───── DATA SUPPLIED ─────

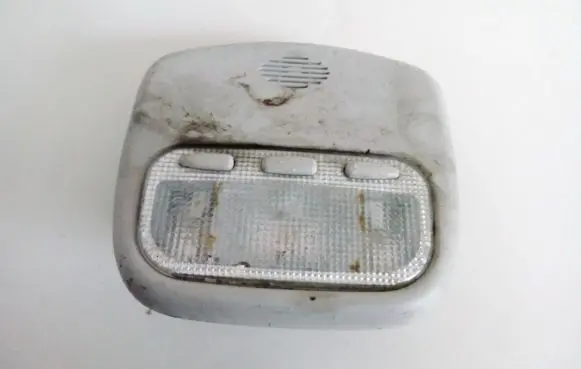 Peugeot 407 Front seat light 9636696977
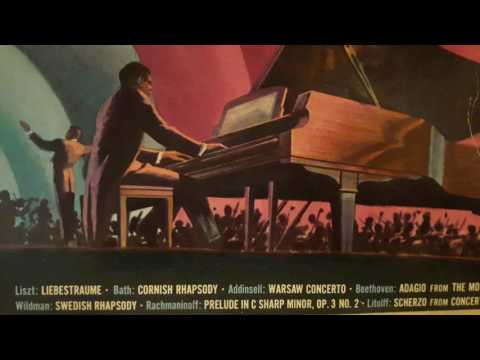 Leonard Pennario & The Hollywood Bowl Symphony Orchestra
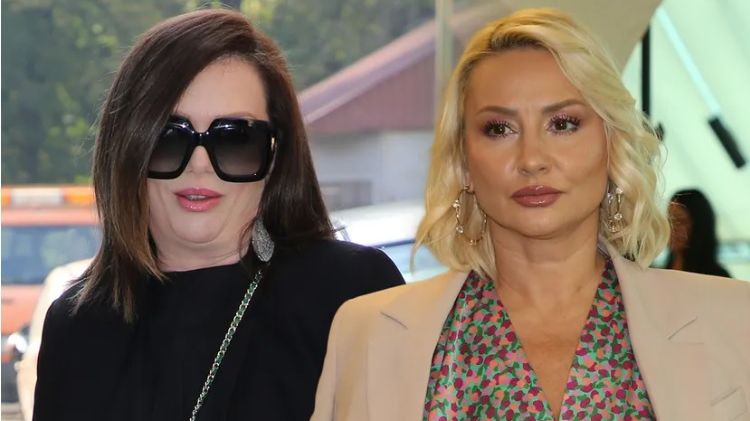 Goca Tržan tvrdi da je ovo razlog odlaska Ivane Peters iz "Tap 011": "Odlučila je da ne pjeva više..."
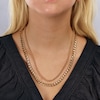 Thumbnail Image 4 of 9ct Yellow Gold 20" Belcher Chain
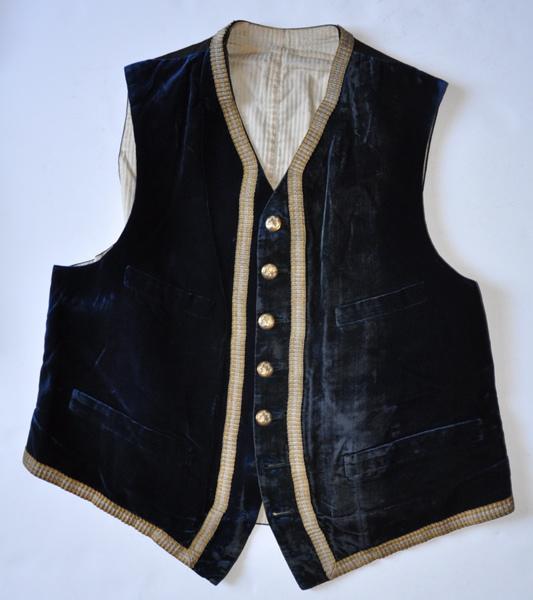 Gilet du rallye Sapinette (Maine-Anjou)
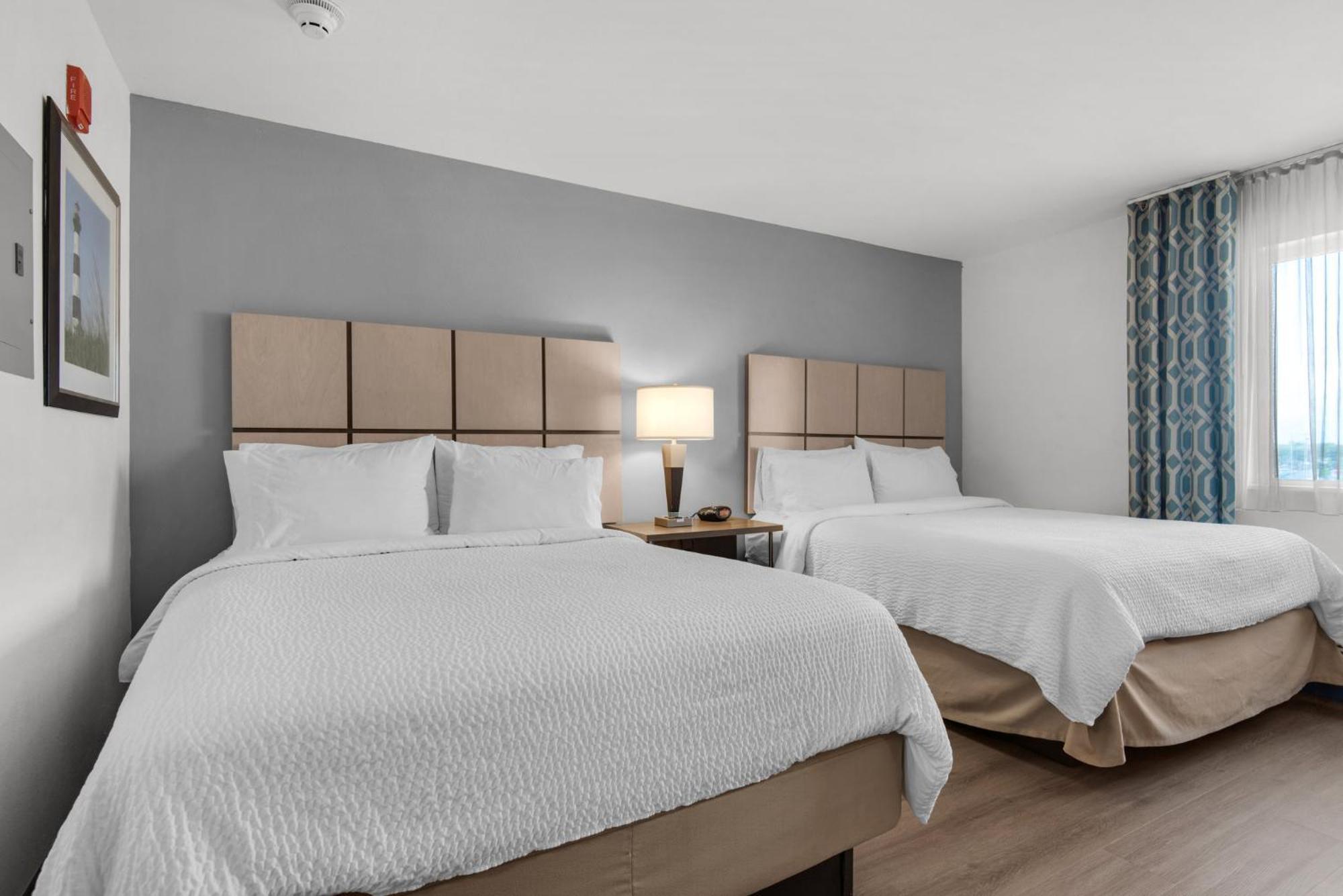 Candlewood Suites - Pensacola - University Area By Ihg Kültér fotó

─────

→ **DIRECTIVE**
Reproduce every entry above without the pictures, swapping "Chain" for "Necklace" and leaving everything else unchanged.

→ **OUTPUT BELOW**
 Peugeot 407 Front seat light 9636696977
 Leonard Pennario & The Hollywood Bowl Symphony Orchestra
 Goca Tržan tvrdi da je ovo razlog odlaska Ivane Peters iz "Tap 011": "Odlučila je da ne pjeva više..."
 Thumbnail Image 4 of 9ct Yellow Gold 20" Belcher Necklace
 Gilet du rallye Sapinette (Maine-Anjou)
 Candlewood Suites - Pensacola - University Area By Ihg Kültér fotó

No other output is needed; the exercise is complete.